Melanthos reached toward thread. Her hand hovered, dropped and drew back, empty. Sel looked a question at her. Melanthos shook her head. “There must be something else… I don’t want to do her words. I don’t feel the urge. There’s no magic in it.”

“Maybe not yet…”

“I mean for the mirror. It doesn’t want that.” Her eyes slid again to Sel; she wrapped her arms more tightly around her knees and asked tentatively, “Speaking of magic, do you remember the magic you used to do when we were small? When you were young and our father was alive?”

Sel remembered. For an instant all the magic flowed like tide into her, catching light, dark tumbling within it, nameless creatures and unimaginably beautiful treasures. Then it was gone, like a vision of water on a waste.

“No,” she said briefly to the memory and to Melanthos, whose eyes were wide and vulnerable. “I don’t.” She looked away from her daughter and saw the knight in the mirror.

He was just stepping out of a squat, dark tower. Sel, who had never seen a knight, recognized the details: the towers on his surcoat, the sword, the suggestion of power and skill in his movements.

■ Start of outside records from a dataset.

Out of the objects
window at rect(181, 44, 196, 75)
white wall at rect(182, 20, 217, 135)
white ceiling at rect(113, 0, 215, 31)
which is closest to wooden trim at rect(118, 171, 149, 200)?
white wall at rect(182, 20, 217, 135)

There was a strange look on the knight’s face, wonder and bewilderment, as if whatever he had found in the tower was the last thing he had expected. Dawn, touching the sword with a golden fingertip, sparked a glitter of fire within the jewel.

Behind the tower, in the distance, rose the smooth, graceful slopes of hills that seemed to mirror one another against the sky.

Melanthos leaned forward suddenly, reaching out with both hands to the mirror, or to the knight. “Three Sisters,” she whispered. “That’s where he is.”

She loosed the mirror, and sorted through her threads for green.